■ DESCRIPTION OF THE TASK
The range runs from the line containing "25 Đề ôn luyện" to the last line of the entries. Copy that range exactly, omitting pictures.

■ RECORDS SHOWN

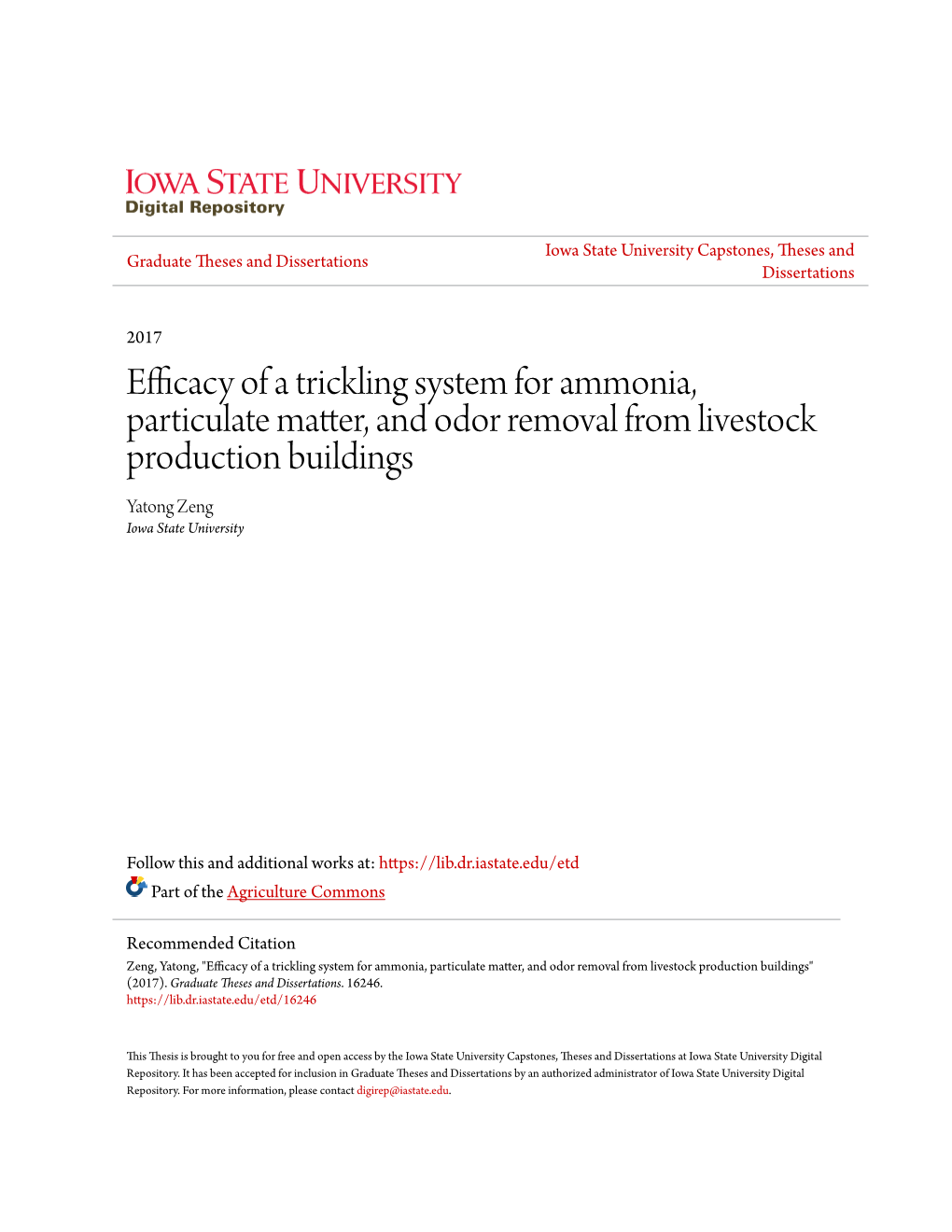 Efficacy of a Trickling System for Ammonia, Particulate Matter, and Odor Removal from Livestock Production Buildings Yatong Zeng Iowa State University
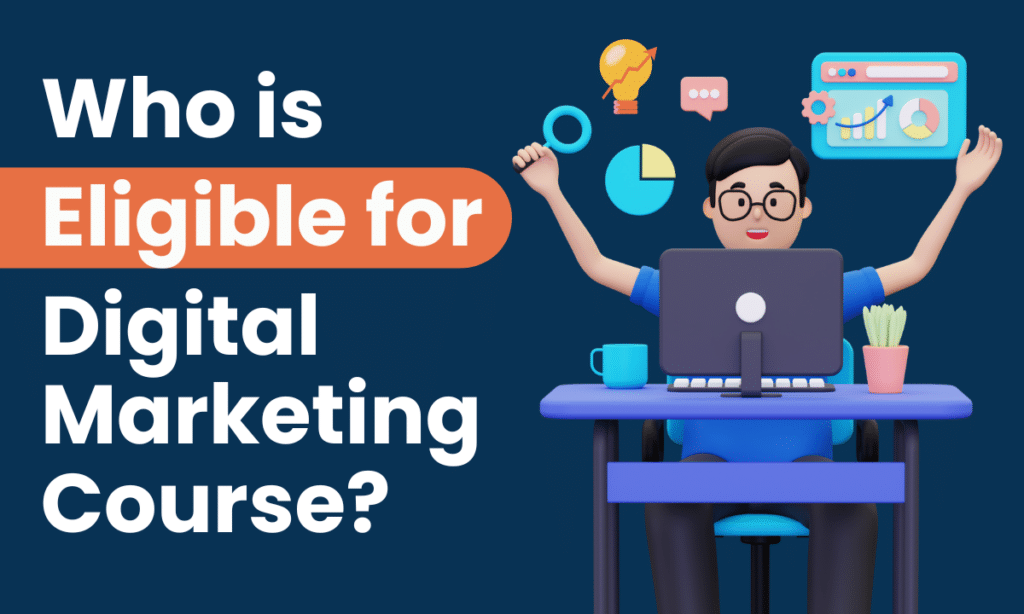 Who is Eligible for a Digital Marketing Course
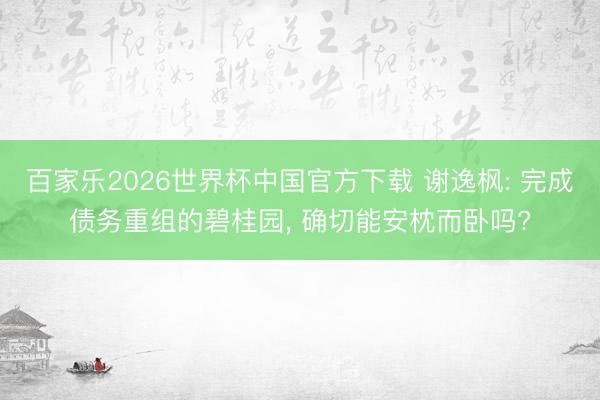 百家乐2026世界杯中国官方下载 谢逸枫: 完成债务重组的碧桂园， 确切能安枕而卧吗?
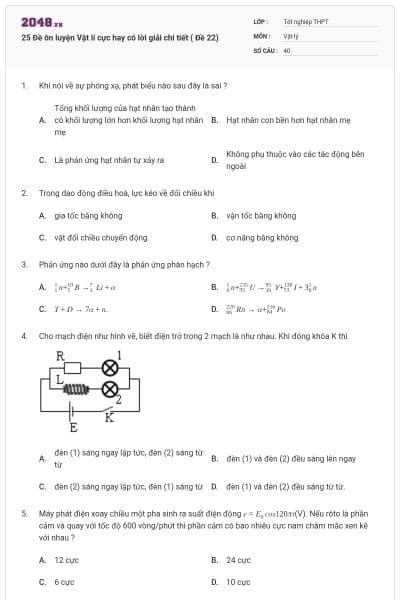 25 Đề ôn luyện Vật lí cực hay có lời giải chi tiết ( Đề 22)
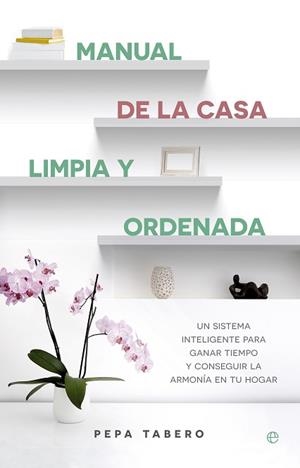 MANUAL DE LA CASA LIMPIA Y ORDENADA UN SISTEMA INTELIGENTE PARA GANAR TIEMPO Y CONSEGUIR LA ARMONIA EN TU HOGAR | 9788490605615 | TABERO,PEPA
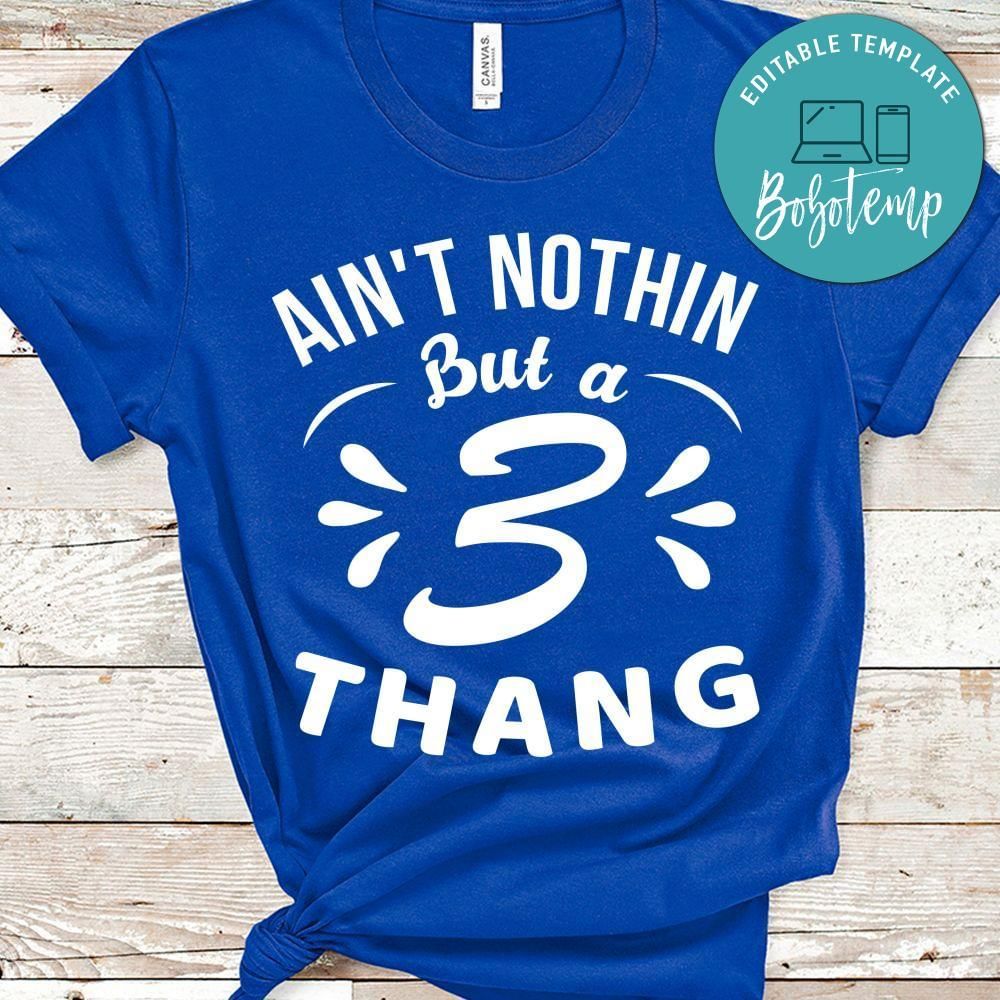 Aint nothin but a 3 thang Birthday Shirt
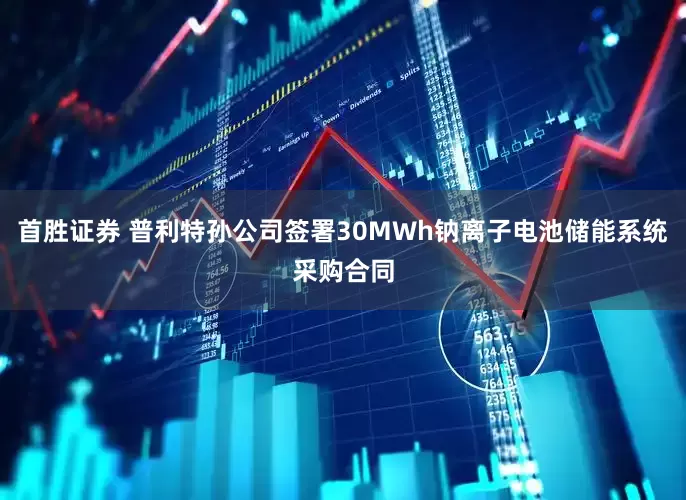 首胜证券 普利特孙公司签署30MWh钠离子电池储能系统采购合同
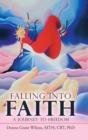 Image for Falling into Faith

■ SOLUTION TO THE PROBLEM
 25 Đề ôn luyện Vật lí cực hay có lời giải chi tiết ( Đề 22)
 MANUAL DE LA CASA LIMPIA Y ORDENADA UN SISTEMA INTELIGENTE PARA GANAR TIEMPO Y CONSEGUIR LA ARMONIA EN TU HOGAR | 9788490605615 | TABERO,PEPA
 Aint nothin but a 3 thang Birthday Shirt
 首胜证券 普利特孙公司签署30MWh钠离子电池储能系统采购合同
 Image for Falling into Faith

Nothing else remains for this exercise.